Ibnu Katsir dalam An-Nihayah fi Al-Fitan wal Malahim menulis bahwa tanda-tanda besar akhir zaman akan terjadi secara berurutan dan tidak semua harus ditafsirkan secara literal terhadap situasi politik yang sedang berjalan.
Koalisi dan Ketegangan: Antara Strategi dan Takdir
Bila dilihat dari kaca mata geopolitik, koalisi Saudi–Pakistan dapat dipahami sebagai manuver realistis menghadapi perubahan poros kekuatan global.
Kebijakan luar negeri Riyadh yang kini lebih independen dari Amerika Serikat mendorongnya mencari mitra baru di kawasan Muslim, dan Pakistan—dengan kekuatan militer besar serta kapasitas nuklir—adalah pilihan alami.
Namun bagi sebagian kalangan Islamis dan pengamat eskatologi Islam, pergerakan blok timur menuju interaksi langsung dengan Jazirah Arab bukan sekadar strategi militer, melainkan tanda pergeseran besar peradaban.
Mereka menilai, ketika Khurasan kembali bergolak, ketika pasukan di timur mulai terlibat dalam urusan tanah suci, dan ketika fitnah politik mengguncang Makkah—maka nubuwwah Rasulullah ﷺ tampak semakin relevan.
Di Persimpangan Sejarah
Saat ini, belum ada bukti konkret bahwa konflik Pakistan–Afghanistan dan perjanjian Saudi–Pakistan memiliki hubungan langsung dengan tanda-tanda akhir zaman.
Namun, arah sejarah Islam memang bergerak ke titik yang sangat mirip dengan deskripsi hadis-hadis tersebut:
- Kebangkitan dari Timur (Khurasan) yang kini identik dengan Afghanistan dan Pakistan,
- Fitnah politik dan krisis legitimasi di Jazirah Arab,
- Pergolakan global yang mempertemukan kekuatan Islam lintas batas,
- dan pergeseran geopolitik yang mengubah lanskap dunia Muslim.
Sejarah mengajarkan bahwa nubuwat tidak sekadar peta peristiwa, tetapi peringatan moral dan spiritual agar umat Islam menyiapkan diri — bukan hanya secara militer, tetapi terutama dalam iman, ilmu, dan kejujuran dalam berpihak pada kebenaran.
Penutup
Perjanjian pertahanan Saudi–Pakistan dan ketegangan di wilayah Khurasan modern mungkin hanyalah dinamika politik biasa.
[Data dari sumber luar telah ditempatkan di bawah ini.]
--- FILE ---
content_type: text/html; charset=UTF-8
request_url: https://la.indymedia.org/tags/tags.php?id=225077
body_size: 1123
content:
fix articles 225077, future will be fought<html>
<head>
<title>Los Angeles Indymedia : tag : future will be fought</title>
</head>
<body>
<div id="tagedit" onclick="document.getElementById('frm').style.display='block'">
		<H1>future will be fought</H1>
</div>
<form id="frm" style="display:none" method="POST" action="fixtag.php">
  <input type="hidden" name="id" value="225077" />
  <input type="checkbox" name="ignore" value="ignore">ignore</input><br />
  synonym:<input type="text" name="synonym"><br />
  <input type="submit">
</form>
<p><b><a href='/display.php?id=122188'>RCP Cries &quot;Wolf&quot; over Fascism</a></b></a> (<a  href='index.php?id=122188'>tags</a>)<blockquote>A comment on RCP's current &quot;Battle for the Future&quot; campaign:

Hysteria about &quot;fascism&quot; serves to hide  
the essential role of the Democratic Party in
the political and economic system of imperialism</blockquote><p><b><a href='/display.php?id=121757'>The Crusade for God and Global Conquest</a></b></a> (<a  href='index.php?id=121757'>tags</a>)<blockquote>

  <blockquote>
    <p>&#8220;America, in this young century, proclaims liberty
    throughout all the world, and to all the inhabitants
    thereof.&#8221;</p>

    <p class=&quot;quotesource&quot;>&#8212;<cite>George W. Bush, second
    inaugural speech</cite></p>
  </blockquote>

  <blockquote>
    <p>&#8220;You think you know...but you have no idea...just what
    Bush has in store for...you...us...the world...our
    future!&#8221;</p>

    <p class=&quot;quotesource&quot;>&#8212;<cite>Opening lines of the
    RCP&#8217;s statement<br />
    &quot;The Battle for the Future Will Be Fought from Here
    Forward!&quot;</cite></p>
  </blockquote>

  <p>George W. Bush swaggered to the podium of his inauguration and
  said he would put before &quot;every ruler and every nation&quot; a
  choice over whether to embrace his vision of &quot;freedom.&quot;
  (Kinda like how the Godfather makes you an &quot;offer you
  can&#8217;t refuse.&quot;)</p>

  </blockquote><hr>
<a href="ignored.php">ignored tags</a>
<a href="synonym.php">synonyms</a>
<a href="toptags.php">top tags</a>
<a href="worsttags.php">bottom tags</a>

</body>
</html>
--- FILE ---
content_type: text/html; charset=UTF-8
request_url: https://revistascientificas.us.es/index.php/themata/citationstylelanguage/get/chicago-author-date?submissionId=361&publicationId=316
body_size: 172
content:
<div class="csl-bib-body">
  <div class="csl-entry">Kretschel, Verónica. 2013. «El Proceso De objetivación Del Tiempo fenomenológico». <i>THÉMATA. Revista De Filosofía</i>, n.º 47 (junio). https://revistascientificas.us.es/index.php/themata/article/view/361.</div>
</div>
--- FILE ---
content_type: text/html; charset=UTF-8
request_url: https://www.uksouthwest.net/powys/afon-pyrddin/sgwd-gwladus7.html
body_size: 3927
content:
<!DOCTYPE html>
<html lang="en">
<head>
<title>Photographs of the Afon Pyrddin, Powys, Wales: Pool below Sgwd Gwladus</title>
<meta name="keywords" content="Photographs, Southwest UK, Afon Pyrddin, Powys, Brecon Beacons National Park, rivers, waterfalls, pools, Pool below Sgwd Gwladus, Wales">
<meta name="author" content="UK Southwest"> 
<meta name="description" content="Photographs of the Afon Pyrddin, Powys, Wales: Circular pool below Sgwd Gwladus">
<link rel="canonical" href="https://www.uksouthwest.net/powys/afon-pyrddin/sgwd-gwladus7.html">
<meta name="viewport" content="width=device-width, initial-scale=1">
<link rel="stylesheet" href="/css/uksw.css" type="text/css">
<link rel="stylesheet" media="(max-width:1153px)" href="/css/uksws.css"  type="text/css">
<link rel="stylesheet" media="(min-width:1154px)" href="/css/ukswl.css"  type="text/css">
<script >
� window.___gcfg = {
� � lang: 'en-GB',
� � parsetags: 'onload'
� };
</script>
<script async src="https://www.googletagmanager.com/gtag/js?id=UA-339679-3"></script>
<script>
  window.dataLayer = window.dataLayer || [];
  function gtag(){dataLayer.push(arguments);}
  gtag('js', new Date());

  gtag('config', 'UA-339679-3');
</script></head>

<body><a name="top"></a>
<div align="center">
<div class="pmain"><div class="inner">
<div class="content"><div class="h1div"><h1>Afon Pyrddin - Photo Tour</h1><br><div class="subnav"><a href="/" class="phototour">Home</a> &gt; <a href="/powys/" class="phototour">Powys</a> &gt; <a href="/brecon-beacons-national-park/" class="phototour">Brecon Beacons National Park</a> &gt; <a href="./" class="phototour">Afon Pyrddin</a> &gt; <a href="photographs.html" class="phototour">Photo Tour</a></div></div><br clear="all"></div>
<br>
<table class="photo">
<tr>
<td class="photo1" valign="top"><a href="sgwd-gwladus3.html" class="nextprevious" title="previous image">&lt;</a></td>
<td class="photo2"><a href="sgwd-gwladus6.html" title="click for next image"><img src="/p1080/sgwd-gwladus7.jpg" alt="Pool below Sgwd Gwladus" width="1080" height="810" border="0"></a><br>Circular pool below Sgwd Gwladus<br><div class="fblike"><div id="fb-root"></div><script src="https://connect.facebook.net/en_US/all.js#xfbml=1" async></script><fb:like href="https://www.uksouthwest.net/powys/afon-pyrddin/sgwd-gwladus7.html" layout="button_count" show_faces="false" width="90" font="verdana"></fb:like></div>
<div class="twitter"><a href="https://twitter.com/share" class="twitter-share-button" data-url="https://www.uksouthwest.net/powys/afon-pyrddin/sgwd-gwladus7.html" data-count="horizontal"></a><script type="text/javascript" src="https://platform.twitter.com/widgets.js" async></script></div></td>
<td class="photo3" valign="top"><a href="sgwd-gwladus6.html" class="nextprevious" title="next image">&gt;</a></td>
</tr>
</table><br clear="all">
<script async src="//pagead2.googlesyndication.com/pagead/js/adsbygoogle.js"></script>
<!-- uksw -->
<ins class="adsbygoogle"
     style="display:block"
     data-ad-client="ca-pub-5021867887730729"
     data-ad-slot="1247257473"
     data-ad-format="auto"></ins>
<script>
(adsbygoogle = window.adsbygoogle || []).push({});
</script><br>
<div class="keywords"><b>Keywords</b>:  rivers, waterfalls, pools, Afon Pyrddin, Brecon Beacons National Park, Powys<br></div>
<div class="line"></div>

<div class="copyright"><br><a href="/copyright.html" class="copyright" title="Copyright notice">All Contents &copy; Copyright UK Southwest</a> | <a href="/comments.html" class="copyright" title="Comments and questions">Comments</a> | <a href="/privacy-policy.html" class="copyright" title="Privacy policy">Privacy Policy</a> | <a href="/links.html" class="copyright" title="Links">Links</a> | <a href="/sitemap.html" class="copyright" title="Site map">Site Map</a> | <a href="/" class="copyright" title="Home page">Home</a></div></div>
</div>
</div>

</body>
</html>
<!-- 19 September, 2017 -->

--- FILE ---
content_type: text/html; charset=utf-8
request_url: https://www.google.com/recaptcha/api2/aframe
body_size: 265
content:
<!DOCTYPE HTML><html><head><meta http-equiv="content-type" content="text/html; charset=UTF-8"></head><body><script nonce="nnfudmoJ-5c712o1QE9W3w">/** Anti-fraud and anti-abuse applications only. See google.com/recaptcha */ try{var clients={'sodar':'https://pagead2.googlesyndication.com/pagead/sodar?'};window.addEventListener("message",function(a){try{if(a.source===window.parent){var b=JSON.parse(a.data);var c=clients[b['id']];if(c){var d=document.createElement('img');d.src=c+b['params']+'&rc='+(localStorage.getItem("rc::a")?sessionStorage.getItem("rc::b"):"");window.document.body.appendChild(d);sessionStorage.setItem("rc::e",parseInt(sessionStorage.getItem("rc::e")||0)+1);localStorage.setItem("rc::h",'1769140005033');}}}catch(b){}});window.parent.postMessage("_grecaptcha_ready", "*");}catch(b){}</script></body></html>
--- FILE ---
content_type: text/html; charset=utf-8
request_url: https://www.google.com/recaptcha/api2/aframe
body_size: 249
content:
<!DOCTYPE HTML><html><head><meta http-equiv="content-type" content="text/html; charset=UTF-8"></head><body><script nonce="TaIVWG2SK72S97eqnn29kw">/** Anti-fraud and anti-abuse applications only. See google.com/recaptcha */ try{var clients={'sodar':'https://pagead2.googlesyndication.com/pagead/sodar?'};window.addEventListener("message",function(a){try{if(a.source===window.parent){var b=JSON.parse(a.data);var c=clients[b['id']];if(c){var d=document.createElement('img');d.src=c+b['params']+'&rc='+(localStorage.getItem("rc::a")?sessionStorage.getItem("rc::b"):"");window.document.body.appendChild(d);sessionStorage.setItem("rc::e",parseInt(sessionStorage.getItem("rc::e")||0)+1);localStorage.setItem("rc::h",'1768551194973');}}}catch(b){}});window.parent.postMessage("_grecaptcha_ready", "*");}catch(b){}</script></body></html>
Namun, bagi mereka yang membaca sejarah dengan mata hati, setiap perubahan geopolitik dunia Islam menyimpan gema nubuwah yang mengingatkan:
bahwa kekuatan dan kehancuran umat bukan semata karena perang dan senjata, tetapi karena hilangnya kesatuan, keadilan, dan keteguhan pada nilai Islam itu sendiri.
Mungkin benar bahwa pasukan Khurasan belum bergerak, tetapi gelombang sejarahnya sudah mulai beriak.